Friends gave me laughter when I thought I didn’t have any. It gave me funny storylines and ridiculous love stories. Friends gave my silly things to focus on and characters who are oh-so relatable.

And it’s still that way. Friends, especially now that I’m actually in my 20s and getting ready to face the real world, is relatable. They all struggle with love, money, feeling accepted in who they are, and just being happy and being themselves. And aren’t we all?

That’s the point of the show – for decades of twenty-something year olds to appreciate and laugh along with and cry in happiness when amazing things happen to them. For people to root for Monica and Chandler, and to commiserate with Rachel and Ross over romantic woes. For people to appreciate Phoebe’s struggles with money and family, and Joey’s struggles with following his passion.

All of it is so relatable.

And it makes you feel less alone. Instead of wondering if anyone else has ever felt the same way, I can turn to Friends. It sounds silly, and maybe a little dumb, to be thankful for a TV show that started before I was born, but it helps me – and I’ll do anything to make myself happy some days.

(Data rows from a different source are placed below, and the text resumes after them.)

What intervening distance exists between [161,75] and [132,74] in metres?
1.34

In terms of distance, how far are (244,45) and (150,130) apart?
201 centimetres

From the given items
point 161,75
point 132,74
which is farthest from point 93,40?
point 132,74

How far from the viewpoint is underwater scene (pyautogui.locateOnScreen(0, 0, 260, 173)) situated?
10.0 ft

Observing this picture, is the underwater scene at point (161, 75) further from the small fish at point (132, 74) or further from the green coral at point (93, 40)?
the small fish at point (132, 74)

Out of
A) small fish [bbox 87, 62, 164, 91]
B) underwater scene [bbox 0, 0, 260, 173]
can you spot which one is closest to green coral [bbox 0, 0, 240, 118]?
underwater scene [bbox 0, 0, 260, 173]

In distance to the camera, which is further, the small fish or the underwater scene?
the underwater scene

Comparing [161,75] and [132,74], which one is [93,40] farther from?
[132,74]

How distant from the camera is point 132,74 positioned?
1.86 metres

Friends is one of the things in my life with no drama. There’s never any gossip, any kickback, any judgment for liking it. There’s nothing anyone can say or do to make me feel bad for enjoying turning on Netflix to the next episode. Friends just is and that is exactly what I need.

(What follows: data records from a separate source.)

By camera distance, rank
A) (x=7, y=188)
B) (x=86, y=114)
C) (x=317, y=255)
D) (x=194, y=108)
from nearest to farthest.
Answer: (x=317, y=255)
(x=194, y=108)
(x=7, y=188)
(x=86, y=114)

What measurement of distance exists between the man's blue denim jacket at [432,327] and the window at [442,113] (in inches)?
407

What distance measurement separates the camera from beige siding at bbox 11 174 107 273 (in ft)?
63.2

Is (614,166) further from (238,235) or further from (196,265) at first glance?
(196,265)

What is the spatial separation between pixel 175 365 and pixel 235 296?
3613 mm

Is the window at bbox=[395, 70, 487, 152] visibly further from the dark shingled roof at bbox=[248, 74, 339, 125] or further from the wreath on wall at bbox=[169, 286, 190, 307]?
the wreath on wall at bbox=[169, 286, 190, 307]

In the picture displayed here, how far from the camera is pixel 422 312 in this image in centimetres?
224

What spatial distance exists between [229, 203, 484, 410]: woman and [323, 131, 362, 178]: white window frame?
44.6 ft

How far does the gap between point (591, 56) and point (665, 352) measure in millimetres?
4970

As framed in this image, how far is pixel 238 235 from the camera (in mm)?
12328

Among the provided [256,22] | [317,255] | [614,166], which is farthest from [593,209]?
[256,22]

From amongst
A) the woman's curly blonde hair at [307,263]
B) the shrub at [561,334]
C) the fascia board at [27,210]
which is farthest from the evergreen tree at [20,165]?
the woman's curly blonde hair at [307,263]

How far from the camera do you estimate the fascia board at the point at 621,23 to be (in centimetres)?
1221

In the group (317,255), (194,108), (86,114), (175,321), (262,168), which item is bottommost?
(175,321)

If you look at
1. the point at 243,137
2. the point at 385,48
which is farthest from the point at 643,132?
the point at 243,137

When it feels like my friends couldn’t care less about me, I can care about Friends. When I feel put down, sad, or I just need a good laugh, I can turn to Friends. And when I want to put my focus on being a hopeless romantic, I can watch Monica and Chandler fall in love in their own weird way. When I need anything, I know there’s an episode for that.

Without being cliché, Friends is “there for me.”